Der Lidkrampf wird medizinisch als Blepharospasmus bezeichnet und ist eine muskuläre Verkrampfung im Bereich der das Auge umgebenden Muskulatur. Die Ursache für das Phänomen bleibt häufig unbekannt und das Phänomen kann sich unbehandelt deutlich verstärken.

Definition Lidkrampf (Blepharospasmus)

Der Blepharospasmus (von griechisch: belapharon = Augenlid, spasmos = Krampf) bezeichnet einen Krampf des Augenlids, der sowohl an nur einem als auch beiden Augen in Erscheinung treten kann. Er wird ausgelöst durch eine dauerhafte Kontraktion (Zusammenziehen) des sogenannten Augenringmuskels (Musculus orbicularis oculi). Der Muskel umgibt das Auge und schliesst dabei auch die Lidspalte ein. Er sorgt dafür, dass Mimik möglich ist.

Ein Augenlidkrampf kann nicht willentlich beeinflusst werden. Er tritt häufiger bei Frauen als bei Männern in Erscheinung und hier überwiegend ab dem mittleren Lebensalter bis ins hohe Alter hinein. Im europäischen Raum sind bei einer Anzahl von 100.000 Menschen etwa drei bis vier von einem Lidkrampf betroffen.

In der Medizin wird der Blepharospasmus der Gruppe von im Gehirn verursachten Bewegungsstörungen zugeordnet. Bewegungstörungen dieser Art werden im Fachjargon als fokale Dystonien bezeichnet. Weitere Dystonien sind zum Beispiel Beschäftigungsdystonien, spasmodische Dystonie, oromandibuläre Dystonie und Meige-Syndrom. Bei dem Meige-Syndrom handelt es sich um eine Kombination aus dem Blepharospasmus (Lidkrampf) und der oromandibulärer Dystonie.

Die unterschiedlichen Formen des Blepharospasmus

Es gibt drei verschiedene Formen des Augenlidkrampfes, die sich anhand der Erscheinungsmerkmale deutlich voneinander unterscheiden.

Klassischer Blepharospasmus

Beim klassischen Augenlidkrampf tritt die Verkrampfung in regelmässiger Wiederholung auf.

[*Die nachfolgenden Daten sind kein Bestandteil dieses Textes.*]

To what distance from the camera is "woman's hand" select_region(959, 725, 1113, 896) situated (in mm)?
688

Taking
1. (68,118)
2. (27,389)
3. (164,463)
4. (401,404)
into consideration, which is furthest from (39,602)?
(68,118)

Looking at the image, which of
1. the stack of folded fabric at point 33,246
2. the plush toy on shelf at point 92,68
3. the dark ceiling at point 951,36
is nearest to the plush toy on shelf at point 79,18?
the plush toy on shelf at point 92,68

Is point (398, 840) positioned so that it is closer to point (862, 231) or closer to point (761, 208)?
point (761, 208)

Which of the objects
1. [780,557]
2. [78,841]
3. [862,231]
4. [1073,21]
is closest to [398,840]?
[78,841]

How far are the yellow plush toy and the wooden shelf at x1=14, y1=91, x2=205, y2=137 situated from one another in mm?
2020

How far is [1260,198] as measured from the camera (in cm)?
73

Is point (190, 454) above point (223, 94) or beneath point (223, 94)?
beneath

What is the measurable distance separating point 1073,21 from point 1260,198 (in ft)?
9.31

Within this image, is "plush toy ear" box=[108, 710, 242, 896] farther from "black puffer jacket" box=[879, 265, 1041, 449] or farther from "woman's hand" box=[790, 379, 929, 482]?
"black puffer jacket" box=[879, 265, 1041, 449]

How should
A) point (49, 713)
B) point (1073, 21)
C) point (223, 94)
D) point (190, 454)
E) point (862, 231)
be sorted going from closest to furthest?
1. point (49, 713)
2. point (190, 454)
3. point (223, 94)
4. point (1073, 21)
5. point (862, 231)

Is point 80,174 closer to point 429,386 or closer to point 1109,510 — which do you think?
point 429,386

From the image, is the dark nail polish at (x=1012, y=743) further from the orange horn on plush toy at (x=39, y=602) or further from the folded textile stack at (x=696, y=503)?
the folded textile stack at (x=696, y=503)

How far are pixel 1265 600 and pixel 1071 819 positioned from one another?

Diese Form wird auch klonischer (von griechisch: klonos = heftige Bewegung) Blepharospasmus bezeichnet. Die Spasmen sind von generell eher kurzer Natur und können zusätzlich auch auf die Muskulatur rund um Nase und Stirn übergehen.

Tonischer Blepharospasmus

Bei einem tonischen (von lateinisch: tonus = Spannung) Lidkrampf findet eine dauerhafte Kontraktion statt. Die Spasmen halten hierbei vergleichsweise lange an und betreffen dabei den Augenringmuskel. Das Resultat ist in der Regel eine anhaltende Verengung des Lidspaltes.

Lidöffnungsinhibitionstyp

Bei der Lidöffnungsinhibition (Inhibition = Hemmung) besteht keine muskuläre Verkrampfung, sondern stattdessen eine Kontraktion (von lateinisch: contrahere = zusammenziehen) im Bereich des Stirnmuskels. Sie führt dazu, dass Betroffene Probleme mit dem Öffnen der Augen haben. Diese Variante des Blepharospasmus kommt weitaus seltener vor als die beiden anderen Formen und lässt sich darüber hinaus auch wesentlich schwerer diagnostizieren.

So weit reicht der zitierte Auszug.